The appeal in this case is taken from the decree of the chancellor overruling the respondents’ demurrer to the bill.
The bill is exhibited by a non compos mentis, by his next friend. The purpose of the bill is to set aside fraudulent conveyances made by the guardian of the non compos, and to subject the property conveyed to the payment of a decree rendered in the probate court in favor of the non compos, against said guardian, on a final settlement of his said guardianship. The bill was filed 15 years after the date of the alleged fraudulent conveyances. The bill was demurred to on the grounds of laches and the statute of limitations, which demurrer was overruled by the chancellor.
The bill avers that the complainant was, prior to and at the time of the alleged fraudulent conveyances, a non compos, and that he has been a non compos continuously down to the filing of the bill. Such being true, which is confessed by the demurrer, the statute of lim*109itations is no defense. The complainant’s disability excepts him from the statute. — Code 1907, ■ § 4846.
The doctrine of laches carries with it the idea of acquiescence on the part of him charged with laches A non compos is without a mind, and where there is no mind there can be no acquiescence.
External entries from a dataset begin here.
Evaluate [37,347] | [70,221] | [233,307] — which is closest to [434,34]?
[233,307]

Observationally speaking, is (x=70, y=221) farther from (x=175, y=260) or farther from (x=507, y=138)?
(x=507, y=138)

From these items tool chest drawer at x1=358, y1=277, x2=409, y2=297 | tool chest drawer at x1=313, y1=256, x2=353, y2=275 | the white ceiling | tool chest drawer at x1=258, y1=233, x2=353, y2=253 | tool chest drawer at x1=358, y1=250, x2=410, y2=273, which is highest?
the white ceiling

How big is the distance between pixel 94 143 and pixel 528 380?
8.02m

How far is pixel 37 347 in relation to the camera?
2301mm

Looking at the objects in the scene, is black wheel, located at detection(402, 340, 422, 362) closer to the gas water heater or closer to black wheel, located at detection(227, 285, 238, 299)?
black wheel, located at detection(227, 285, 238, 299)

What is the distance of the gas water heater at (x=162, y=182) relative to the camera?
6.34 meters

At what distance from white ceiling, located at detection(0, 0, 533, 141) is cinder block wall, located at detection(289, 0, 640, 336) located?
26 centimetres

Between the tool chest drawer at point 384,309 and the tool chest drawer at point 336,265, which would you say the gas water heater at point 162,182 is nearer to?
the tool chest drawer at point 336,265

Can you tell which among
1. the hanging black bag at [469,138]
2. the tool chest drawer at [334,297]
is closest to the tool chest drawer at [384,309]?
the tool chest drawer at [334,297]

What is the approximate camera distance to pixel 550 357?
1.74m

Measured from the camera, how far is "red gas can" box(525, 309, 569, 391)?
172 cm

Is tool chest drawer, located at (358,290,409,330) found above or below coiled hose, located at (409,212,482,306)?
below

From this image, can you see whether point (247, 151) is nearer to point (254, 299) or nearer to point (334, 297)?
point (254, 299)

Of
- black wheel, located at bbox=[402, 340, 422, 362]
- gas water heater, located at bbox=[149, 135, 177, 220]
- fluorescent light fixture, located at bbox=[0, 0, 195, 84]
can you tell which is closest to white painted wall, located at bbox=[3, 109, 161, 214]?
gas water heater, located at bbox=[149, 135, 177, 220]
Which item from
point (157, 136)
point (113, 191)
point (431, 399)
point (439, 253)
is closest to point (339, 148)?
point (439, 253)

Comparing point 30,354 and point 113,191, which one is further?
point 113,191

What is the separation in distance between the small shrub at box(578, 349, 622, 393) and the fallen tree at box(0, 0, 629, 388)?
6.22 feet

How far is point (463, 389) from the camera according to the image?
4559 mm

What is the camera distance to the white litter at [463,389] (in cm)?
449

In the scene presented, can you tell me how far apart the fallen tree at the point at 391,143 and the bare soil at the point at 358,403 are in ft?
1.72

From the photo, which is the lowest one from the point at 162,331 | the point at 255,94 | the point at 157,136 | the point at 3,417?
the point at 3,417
This case is clearly differentiated from the case of Lee v. Wood, 85 Ala. 169, 4 South. 693, on the facts. The facts here necessarily withdraw the case from the application of the’ doctrine stated in Lee v. Wood. Here, on the facts alleged and taken as confessed on demurrer, the guardian of the non compos, who is made a respondent to the bill, by his own fraud and misconduct disqualified himself as guardian to sue or act for his ward, and this condition existed at the time the cause of action arose, and at the time he was appointed guardian on his application. The ward in effect was without a guaridan to protect his interest in the subject-matter of this suit. There being no one qualified to represent the non compos, the principle stated in Lee v. Wood, supra, fails of application.
The bill in our opinion was not subject to the grounds of demurrer interposed, and the demurrer was properly overruled.
Affirmed.
Anderson, Mayfield, and Somerville, JJ., concur.